10.3. Hypothesis Test for the Population Mean When σ Is Unknown
Hypothesis testing and confidence intervals are complementary tools that approach statistical inference from different angles. While hypothesis tests provide yes-or-no answers about specific parameter values, confidence intervals give us ranges of plausible values. Understanding their deep connection not only provides computational shortcuts but also reinforces the underlying logic of statistical inference.
Road Map 🧭
Problem we will solve – How hypothesis tests and confidence intervals/bounds are two sides of the same coin, and how to extend these relationships when σ is unknown
Tool we’ll learn – The duality principle connecting tests and intervals, then t-procedures when σ must be estimated
How it fits – This completes our understanding of inference for population means, showing how different approaches yield consistent conclusions
10.3.1. The Duality of Hypothesis Tests and Confidence Intervals
Two Perspectives on the Same Question
Confidence intervals and hypothesis tests address the same fundamental question from different angles:
Confidence intervals quantify uncertainty in our estimation of unknown population parameters, providing a region of plausible values for the truth
Hypothesis tests start from a specific assumption and assess whether our data provides sufficient evidence to reject that assumption
The key insight is that these approaches are mathematically equivalent under certain conditions. A confidence interval contains exactly those null hypothesis values that would not be rejected in a corresponding hypothesis test.

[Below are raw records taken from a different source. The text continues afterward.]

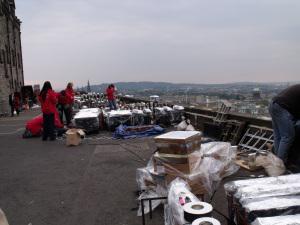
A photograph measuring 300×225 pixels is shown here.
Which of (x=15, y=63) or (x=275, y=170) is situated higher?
(x=15, y=63)

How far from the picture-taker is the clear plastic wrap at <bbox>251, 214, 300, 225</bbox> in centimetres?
278

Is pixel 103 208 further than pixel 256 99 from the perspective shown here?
No

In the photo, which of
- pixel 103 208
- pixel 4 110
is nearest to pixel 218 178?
pixel 103 208

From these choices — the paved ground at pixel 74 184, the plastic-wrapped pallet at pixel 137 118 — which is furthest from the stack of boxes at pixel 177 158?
the plastic-wrapped pallet at pixel 137 118

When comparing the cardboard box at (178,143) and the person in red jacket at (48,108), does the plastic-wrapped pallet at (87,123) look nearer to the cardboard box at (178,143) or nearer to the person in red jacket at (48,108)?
the person in red jacket at (48,108)

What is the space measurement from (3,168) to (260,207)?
7180mm

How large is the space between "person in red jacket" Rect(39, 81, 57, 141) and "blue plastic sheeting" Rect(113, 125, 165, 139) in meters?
2.28

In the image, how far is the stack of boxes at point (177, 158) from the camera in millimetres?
5531

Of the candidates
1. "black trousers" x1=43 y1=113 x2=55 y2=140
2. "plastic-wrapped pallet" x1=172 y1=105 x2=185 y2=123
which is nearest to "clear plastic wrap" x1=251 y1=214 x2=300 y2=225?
"black trousers" x1=43 y1=113 x2=55 y2=140

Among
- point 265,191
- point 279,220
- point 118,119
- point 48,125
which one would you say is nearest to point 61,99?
point 118,119

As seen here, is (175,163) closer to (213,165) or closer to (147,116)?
(213,165)

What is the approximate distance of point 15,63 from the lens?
136 ft

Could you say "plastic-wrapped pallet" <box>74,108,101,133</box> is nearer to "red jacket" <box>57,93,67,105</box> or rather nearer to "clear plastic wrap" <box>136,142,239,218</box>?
"red jacket" <box>57,93,67,105</box>

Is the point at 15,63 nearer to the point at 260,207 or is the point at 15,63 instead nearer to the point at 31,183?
the point at 31,183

The Fundamental Duality Principle
For the duality to work, we need one crucial condition:
That is, \(C + \alpha = 1\), where \(C\) is the confidence coefficient and \(\alpha\) is the significance level.
When this condition holds: - If \(\mu_0\) lies inside the confidence interval → fail to reject \(H_0: \mu = \mu_0\) - If \(\mu_0\) lies outside the confidence interval → reject \(H_0: \mu = \mu_0\)
Why This Works
Both procedures use the same sampling distribution and the same critical values, just applied in different ways:
Confidence intervals ask: “What parameter values are consistent with this sample?”
Hypothesis tests ask: “Is this specific parameter value consistent with this sample?”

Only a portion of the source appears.